Passage to read =

August 24, 2018 Part I




ROCKWELL KENT WILDERNESS CENTENNIAL JOURNAL
100 YEARS LATER
by Doug Capra © 2018
August 24, 2018

100 years ago -- Kent and Rockie arrive in Seward aboard the Admiral Farragut. They probably had made brief stops at Cordova, and later Valdez in Prince William Sound. As they crossed the Gulf of Alaska, Kent and Rocky stood on deck and viewed the scenery. It was late in the season, but it still stayed light enough for them to see the coastal mountain ranges and the blows and tails of some Pacific Humpback Whales. Most of the Humpbacks would soon begin their long migration to Hawaiian waters to mate and give birth – but those between breeding seasons and some too young or too old stayed the winter. The Kents may have seen the dorsal fins of killer whales or Dall’s Porpoise. In those open waters, sooty shearwaters flap, flap glided inside and out of the wave troughs, and black-legged kittiwakes may have followed the ship.

Task set =
a) From the Rockwell Kent journal entry, transcribe the passage between "100 years ago" and "followed the ship.", inclusive.
b) According to the Rockwell Kent journal entry, aboard which ship did Kent and Rockie arrive in Seward?
c) Write the next part of the Rockwell Kent journal entry, picking up after its last sentence.
The data that comes next is separate from the Rockwell Kent journal entry.

Supplied information =
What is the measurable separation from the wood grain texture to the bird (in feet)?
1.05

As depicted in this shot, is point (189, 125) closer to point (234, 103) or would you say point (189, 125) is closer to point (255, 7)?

Answers per task =
a)
100 years ago -- Kent and Rockie arrive in Seward aboard the Admiral Farragut. They probably had made brief stops at Cordova, and later Valdez in Prince William Sound. As they crossed the Gulf of Alaska, Kent and Rocky stood on deck and viewed the scenery. It was late in the season, but it still stayed light enough for them to see the coastal mountain ranges and the blows and tails of some Pacific Humpback Whales. Most of the Humpbacks would soon begin their long migration to Hawaiian waters to mate and give birth – but those between breeding seasons and some too young or too old stayed the winter. The Kents may have seen the dorsal fins of killer whales or Dall’s Porpoise. In those open waters, sooty shearwaters flap, flap glided inside and out of the wave troughs, and black-legged kittiwakes may have followed the ship.

b) The Admiral Farragut.

c)
On their way to Seward the Kents saw real wilderness as they traveled along the coasts of the two largest national forests in the U.S. The Tongess National Forest is the size of West Virginia (17 million acres)) and stretches along the Inside Passage. From Yakutat to Seward they experienced the Chugach National Forest which is the size of New Hampshire (nearly 7 million acres) with only 90 miles of Forest Service roads and 500 miles of trails. Thirty percent of it is covered with ice, including the Sargent Icefield with its 20 tidewater glaciers including Ellsworth Glacier, 16 miles long. Both were established in 1907. Kent had seen wilderness before in Newfoundland, but this was different in its expanse and size alone. Perhaps he wondered how he could ever capture this essence on canvass.

Kent talked with old timers along the way and met Conrad Birkhofer, a man who for many years had spent a month every summer hiking unarmed in Alaska’s wilds. He knew the territory. Kent told him why he was in Alaska and where he wanted to settle. Why go to Seldovia? Birkhofer challenged Kent. You can find just what you’re looking for at Resurrection Bay.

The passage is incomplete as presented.